Racism, of course, isn’t funny, but I personally feel that the best way to deal with people who hold such views is to treat them with as little seriousness as possible. I perhaps wouldn’t quite put it in such flower-powery terms as Afshin Ghotbi – who suggested that, “If there are a few people that are ignorant in this country let’s love them, let’s teach them,” – but I share the sentiment. People who actually discriminate against someone because of their nationality, race, skin colour, or any other difference are obviously a few players short of a matchday squad.

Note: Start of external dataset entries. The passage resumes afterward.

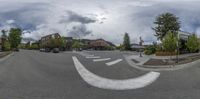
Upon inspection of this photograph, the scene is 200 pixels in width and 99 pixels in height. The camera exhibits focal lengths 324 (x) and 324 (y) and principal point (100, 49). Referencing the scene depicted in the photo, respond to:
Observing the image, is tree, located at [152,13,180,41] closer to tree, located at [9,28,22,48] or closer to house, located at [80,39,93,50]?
tree, located at [9,28,22,48]

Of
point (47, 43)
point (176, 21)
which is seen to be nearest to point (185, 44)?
point (176, 21)

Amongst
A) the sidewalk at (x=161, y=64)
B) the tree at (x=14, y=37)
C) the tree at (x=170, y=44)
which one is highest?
the tree at (x=14, y=37)

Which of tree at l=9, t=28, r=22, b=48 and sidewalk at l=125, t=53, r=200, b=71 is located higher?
tree at l=9, t=28, r=22, b=48

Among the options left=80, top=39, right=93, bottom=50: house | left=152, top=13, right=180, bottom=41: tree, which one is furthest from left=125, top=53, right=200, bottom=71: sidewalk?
left=80, top=39, right=93, bottom=50: house

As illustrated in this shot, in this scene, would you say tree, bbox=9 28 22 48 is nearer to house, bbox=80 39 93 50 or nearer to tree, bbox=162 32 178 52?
house, bbox=80 39 93 50

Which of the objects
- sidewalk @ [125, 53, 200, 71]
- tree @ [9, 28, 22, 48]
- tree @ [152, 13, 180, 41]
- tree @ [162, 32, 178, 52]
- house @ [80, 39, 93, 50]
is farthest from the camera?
house @ [80, 39, 93, 50]

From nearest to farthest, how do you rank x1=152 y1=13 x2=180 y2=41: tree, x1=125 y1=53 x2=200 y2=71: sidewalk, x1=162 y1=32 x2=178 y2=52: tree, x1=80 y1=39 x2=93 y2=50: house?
x1=125 y1=53 x2=200 y2=71: sidewalk, x1=162 y1=32 x2=178 y2=52: tree, x1=152 y1=13 x2=180 y2=41: tree, x1=80 y1=39 x2=93 y2=50: house

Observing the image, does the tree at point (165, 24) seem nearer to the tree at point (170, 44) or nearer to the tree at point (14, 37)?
the tree at point (170, 44)

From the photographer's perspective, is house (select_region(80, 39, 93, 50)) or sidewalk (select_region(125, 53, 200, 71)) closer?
sidewalk (select_region(125, 53, 200, 71))

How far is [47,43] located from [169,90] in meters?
114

That approach was obviously not an option for the league though, and when considering that overseas media was also latching onto the story and that the J.League is desperately trying to entice fans from outside the country to boost the dwindling numbers of domestic supporters, something big had to be done to show they meant business.
“It has received a lot of coverage in the media so many people will have been aware of this game,” Tadanari Lee said after the match. “Sports For Peace; we wore the t-shirts and we hoped to play today’s game in that way. We have to keep going that way from now on too.
“From just one banner it has developed into this big problem and hurt many people’s feelings. We grasp that this is a big problem and I think the fans do too. I really don’t want this kind of thing to happen a second time.”
In order to prevent something similar happening again this judgment had to be passed down, and the amount of attention the incident has received can only help towards that aim.
“I think this is an important chance to talk about what happened,” Ghotbi said in his post-match press conference. “I’ve experienced discrimination in various parts of the world. Racism and discrimination doesn’t have a passport, it doesn’t have a nationality. It’s a disease of our society. It’s passed on generation to generation, from parents to children.”
To stop that cycle a stand had to be made, even if, as Ghotbi pointed out, it was to the detriment of one J1 match.
“To be honest I didn’t enjoy the game,” the 50-year-old said. “I didn’t enjoy it because it didn’t have fans. It didn’t have a voice. It didn’t have the beautiful colours of orange and red fighting each other. The content at times was good and at times was poor. Probably because it lacked the power and the energy of its fans. So I hope it’s the last time we play in an empty stadium.”
On that I think everybody is agreed.